**Task instructions:**
Find the line that contains "Observing the photograph, the". Copy it and every line after it to the end of the material below, exactly, with no pictures.

------ Given data ------

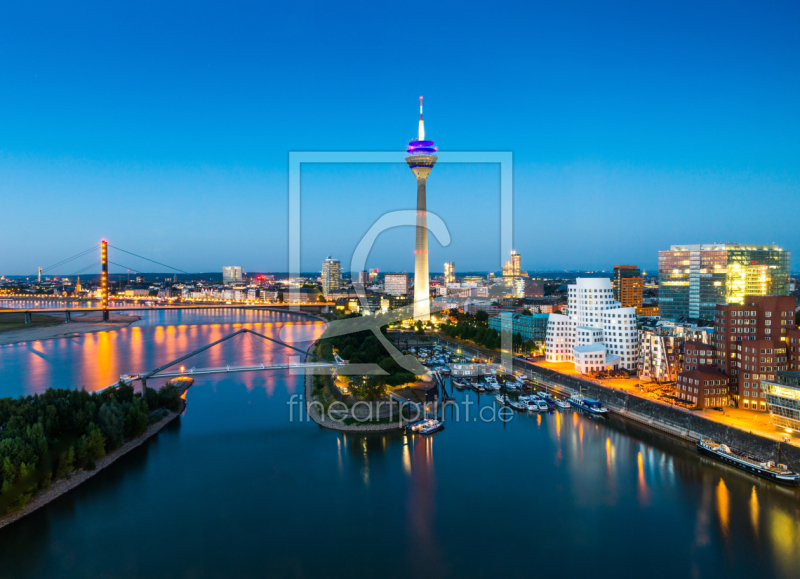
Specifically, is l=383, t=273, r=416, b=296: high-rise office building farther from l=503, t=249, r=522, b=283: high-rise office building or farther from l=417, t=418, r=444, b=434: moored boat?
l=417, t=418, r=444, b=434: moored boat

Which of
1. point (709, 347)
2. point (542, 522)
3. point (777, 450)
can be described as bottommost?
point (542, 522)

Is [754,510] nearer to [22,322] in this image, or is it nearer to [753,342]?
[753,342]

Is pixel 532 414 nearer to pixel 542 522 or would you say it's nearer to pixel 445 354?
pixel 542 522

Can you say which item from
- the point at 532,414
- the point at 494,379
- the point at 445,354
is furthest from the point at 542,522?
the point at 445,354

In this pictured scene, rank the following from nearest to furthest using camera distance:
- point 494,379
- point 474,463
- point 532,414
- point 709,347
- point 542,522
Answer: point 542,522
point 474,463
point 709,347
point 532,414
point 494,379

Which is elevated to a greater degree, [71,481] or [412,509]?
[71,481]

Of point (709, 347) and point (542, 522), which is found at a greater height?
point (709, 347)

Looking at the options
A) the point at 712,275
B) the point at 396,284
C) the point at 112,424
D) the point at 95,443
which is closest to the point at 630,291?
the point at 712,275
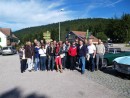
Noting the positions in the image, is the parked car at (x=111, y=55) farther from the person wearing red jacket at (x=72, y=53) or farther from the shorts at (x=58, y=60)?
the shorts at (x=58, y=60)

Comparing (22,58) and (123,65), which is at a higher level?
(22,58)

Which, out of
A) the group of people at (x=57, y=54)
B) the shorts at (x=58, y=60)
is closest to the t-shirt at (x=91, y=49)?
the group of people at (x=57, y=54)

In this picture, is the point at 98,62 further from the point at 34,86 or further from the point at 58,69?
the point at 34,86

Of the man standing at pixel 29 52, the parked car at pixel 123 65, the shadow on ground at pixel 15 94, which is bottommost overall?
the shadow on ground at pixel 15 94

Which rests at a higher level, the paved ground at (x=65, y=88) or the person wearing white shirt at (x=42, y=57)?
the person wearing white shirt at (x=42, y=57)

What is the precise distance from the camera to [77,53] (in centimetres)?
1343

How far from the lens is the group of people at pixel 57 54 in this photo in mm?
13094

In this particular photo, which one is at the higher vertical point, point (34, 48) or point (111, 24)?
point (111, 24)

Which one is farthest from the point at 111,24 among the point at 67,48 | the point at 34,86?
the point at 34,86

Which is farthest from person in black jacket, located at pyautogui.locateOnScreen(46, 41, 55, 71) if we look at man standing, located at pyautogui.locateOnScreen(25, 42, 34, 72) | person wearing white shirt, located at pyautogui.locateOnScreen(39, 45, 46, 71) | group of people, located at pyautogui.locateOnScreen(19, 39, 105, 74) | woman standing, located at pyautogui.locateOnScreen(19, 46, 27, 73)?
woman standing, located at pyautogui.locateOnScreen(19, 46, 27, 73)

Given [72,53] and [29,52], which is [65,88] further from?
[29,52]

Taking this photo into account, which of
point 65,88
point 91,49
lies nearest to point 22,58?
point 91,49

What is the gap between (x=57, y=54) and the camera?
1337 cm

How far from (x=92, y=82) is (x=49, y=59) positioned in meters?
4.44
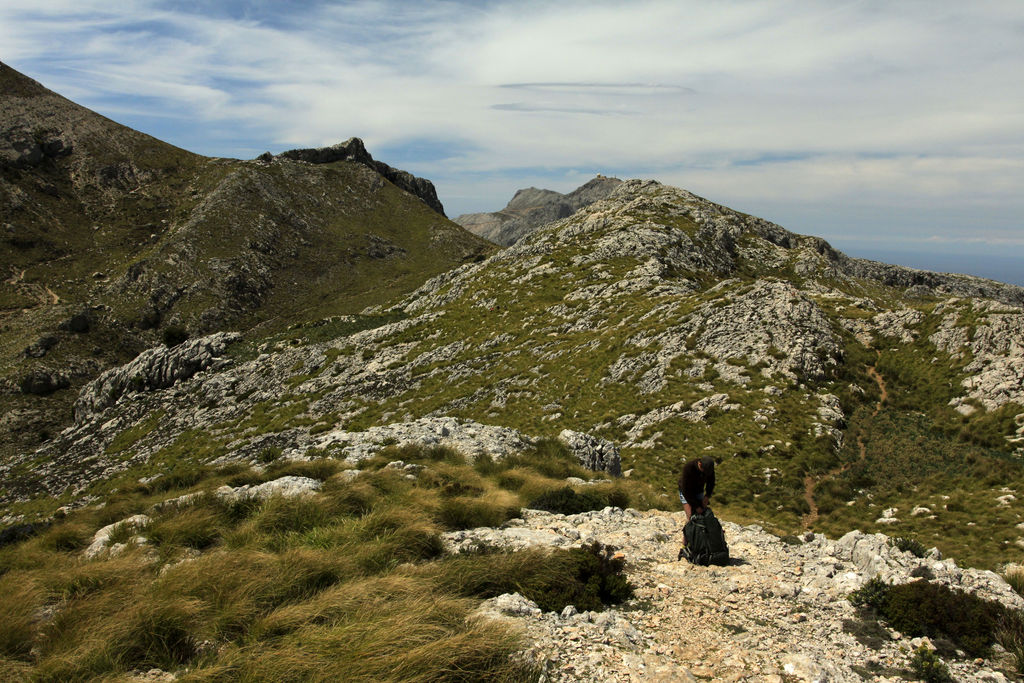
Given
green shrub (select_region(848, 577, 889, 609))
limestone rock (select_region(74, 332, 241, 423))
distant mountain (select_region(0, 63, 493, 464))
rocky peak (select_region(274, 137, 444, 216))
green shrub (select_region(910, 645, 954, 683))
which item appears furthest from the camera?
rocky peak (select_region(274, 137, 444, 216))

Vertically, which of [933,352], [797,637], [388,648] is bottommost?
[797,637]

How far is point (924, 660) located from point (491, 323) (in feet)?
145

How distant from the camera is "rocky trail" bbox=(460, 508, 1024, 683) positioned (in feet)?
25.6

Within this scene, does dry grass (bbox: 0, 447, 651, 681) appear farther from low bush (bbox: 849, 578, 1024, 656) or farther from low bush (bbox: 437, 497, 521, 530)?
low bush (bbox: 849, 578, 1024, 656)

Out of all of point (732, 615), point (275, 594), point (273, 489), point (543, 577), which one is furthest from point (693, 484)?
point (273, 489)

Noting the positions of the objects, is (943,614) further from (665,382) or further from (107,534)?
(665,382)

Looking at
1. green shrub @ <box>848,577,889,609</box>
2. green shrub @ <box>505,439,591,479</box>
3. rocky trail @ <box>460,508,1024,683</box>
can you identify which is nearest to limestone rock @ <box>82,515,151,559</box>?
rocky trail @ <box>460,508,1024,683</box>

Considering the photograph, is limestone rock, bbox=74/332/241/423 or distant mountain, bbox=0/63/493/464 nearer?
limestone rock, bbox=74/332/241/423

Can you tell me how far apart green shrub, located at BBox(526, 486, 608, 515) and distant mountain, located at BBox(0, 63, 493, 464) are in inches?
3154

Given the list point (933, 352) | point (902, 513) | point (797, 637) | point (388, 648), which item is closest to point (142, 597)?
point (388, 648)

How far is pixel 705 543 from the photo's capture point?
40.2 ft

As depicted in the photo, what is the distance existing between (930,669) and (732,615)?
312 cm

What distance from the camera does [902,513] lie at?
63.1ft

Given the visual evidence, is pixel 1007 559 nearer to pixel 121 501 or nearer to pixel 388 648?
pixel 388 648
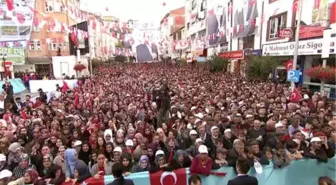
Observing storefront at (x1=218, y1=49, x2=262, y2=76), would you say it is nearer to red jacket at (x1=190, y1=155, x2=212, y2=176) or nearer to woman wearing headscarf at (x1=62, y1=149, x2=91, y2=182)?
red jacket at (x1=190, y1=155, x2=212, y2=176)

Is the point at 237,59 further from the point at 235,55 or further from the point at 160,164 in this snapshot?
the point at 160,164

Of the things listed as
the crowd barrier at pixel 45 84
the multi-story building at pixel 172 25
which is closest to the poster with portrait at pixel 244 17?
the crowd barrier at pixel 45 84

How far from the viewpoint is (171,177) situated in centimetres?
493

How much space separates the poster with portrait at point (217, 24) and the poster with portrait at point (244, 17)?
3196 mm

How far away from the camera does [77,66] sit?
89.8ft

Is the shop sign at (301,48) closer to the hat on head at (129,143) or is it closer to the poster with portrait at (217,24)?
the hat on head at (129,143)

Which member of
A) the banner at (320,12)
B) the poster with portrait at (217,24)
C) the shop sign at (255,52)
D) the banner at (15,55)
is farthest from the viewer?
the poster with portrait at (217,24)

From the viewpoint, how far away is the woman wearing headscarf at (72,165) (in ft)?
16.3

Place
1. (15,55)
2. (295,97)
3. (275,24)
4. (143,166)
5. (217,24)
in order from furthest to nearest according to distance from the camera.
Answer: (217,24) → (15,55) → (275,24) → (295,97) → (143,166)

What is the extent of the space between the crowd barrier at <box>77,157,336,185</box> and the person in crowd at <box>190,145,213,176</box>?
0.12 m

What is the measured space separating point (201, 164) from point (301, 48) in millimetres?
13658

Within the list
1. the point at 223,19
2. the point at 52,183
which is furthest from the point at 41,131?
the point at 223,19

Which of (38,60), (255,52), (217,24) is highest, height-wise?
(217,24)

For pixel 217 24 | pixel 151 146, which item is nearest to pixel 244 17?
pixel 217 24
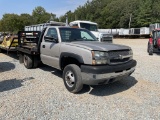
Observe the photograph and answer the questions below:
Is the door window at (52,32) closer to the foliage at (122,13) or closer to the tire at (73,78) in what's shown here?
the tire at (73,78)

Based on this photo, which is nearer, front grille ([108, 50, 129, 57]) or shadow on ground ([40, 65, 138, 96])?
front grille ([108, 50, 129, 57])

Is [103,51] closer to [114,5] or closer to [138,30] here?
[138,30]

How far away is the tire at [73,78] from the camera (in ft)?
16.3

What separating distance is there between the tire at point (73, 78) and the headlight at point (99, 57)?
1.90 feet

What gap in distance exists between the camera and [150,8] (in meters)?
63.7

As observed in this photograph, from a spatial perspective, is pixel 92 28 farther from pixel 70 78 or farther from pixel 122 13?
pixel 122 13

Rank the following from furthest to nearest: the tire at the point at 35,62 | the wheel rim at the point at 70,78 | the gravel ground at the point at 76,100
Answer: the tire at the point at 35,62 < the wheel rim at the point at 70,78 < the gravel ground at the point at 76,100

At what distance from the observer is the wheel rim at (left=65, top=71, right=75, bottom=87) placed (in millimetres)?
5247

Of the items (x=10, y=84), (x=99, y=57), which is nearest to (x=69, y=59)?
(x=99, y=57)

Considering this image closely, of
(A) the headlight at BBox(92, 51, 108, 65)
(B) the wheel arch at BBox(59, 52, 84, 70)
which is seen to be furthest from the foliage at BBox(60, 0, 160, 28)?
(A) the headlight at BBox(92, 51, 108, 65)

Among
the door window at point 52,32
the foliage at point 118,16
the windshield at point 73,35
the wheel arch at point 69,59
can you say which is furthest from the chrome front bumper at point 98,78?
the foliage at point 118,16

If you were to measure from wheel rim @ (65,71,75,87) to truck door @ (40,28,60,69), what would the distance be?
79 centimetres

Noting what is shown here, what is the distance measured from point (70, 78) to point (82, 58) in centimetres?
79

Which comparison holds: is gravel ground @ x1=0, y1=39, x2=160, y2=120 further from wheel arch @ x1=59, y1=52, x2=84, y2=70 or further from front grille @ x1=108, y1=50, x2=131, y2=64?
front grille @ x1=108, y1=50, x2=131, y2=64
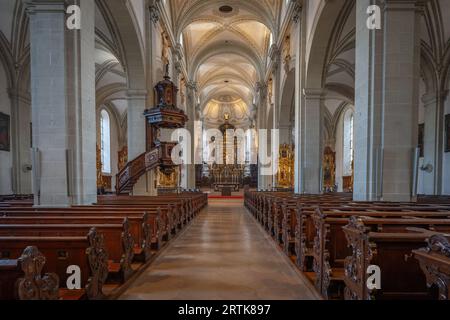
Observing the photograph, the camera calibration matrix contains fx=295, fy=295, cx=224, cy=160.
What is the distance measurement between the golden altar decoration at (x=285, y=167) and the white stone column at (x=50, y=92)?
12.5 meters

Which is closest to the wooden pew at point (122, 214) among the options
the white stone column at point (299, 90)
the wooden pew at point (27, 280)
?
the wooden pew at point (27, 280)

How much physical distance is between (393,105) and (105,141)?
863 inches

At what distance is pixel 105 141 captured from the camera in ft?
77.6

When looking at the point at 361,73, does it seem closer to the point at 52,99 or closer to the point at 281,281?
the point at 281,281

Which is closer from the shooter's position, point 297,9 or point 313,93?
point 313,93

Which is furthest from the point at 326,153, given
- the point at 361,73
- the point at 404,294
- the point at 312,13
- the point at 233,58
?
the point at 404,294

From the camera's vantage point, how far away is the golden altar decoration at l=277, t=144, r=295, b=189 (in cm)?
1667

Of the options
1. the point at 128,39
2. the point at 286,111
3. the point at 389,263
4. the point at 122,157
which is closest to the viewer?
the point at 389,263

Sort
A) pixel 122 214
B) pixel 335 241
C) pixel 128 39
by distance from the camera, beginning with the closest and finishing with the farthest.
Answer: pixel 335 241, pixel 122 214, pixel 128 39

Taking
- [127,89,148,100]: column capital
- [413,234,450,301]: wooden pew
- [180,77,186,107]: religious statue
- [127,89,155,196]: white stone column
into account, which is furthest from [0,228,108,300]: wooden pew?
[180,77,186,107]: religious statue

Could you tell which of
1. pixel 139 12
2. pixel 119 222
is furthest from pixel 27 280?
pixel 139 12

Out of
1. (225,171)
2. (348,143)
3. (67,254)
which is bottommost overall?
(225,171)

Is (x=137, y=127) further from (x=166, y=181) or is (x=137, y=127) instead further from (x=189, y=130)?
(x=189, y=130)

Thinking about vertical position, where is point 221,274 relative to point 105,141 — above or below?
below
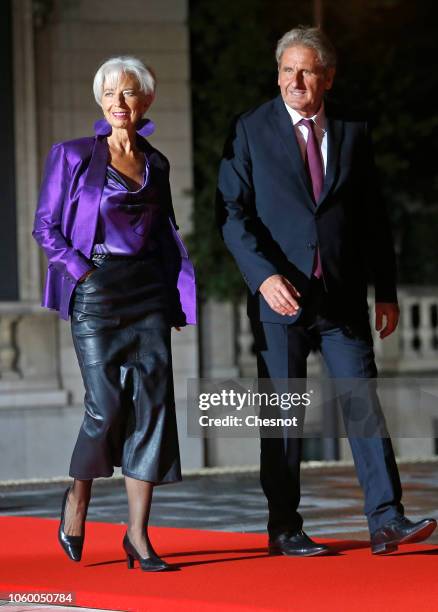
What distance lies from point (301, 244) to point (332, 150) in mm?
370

------

**Response to the exercise:**
Observing the photograph, the camera calibration matrix contains fx=295, fy=295, cx=224, cy=160.
What is the distance measurement between the golden altar decoration at (x=285, y=167) and the white stone column at (x=50, y=92)?
12.5 meters

Which is closest to the wooden pew at point (122, 214) among the options
the white stone column at point (299, 90)
the wooden pew at point (27, 280)
?
the wooden pew at point (27, 280)

How much physical distance is between (393,105) and (105,141)?
863 inches

At what distance is pixel 105 141 captured from the camera in ft?
77.6

When looking at the point at 361,73, does it seem closer to the point at 52,99 or closer to the point at 281,281?
the point at 281,281

Which is closer from the shooter's position, point 297,9 or point 313,93?
point 313,93

Which is furthest from the point at 326,153, given
- the point at 361,73
- the point at 404,294
- the point at 312,13
- the point at 233,58
?
the point at 404,294

From the camera's vantage point, how far away is the golden altar decoration at l=277, t=144, r=295, b=189 (in cm)?
1667

Of the options
1. the point at 128,39
2. the point at 286,111
3. the point at 389,263
4. the point at 122,157
which is closest to the viewer?
the point at 389,263

Sort
A) pixel 122 214
B) pixel 335 241
C) pixel 128 39
by distance from the camera, beginning with the closest and finishing with the farthest.
Answer: pixel 335 241, pixel 122 214, pixel 128 39

Taking
- [127,89,148,100]: column capital
- [413,234,450,301]: wooden pew
- [180,77,186,107]: religious statue
- [127,89,155,196]: white stone column
into account, which is furthest from [0,228,108,300]: wooden pew?
[180,77,186,107]: religious statue

Could you tell which of
1. pixel 139 12
2. pixel 119 222
is furthest from pixel 27 280?
pixel 139 12

Out of
1. (225,171)
2. (348,143)
3. (67,254)
which is bottommost overall?
(225,171)

Is (x=137, y=127) further from (x=166, y=181) or is (x=137, y=127) instead further from (x=189, y=130)?
(x=189, y=130)

Thinking about vertical position, where is point 221,274 relative to point 105,141 — above or below?
below
What distance lies from point (301, 244) to point (332, 150) in mm?
370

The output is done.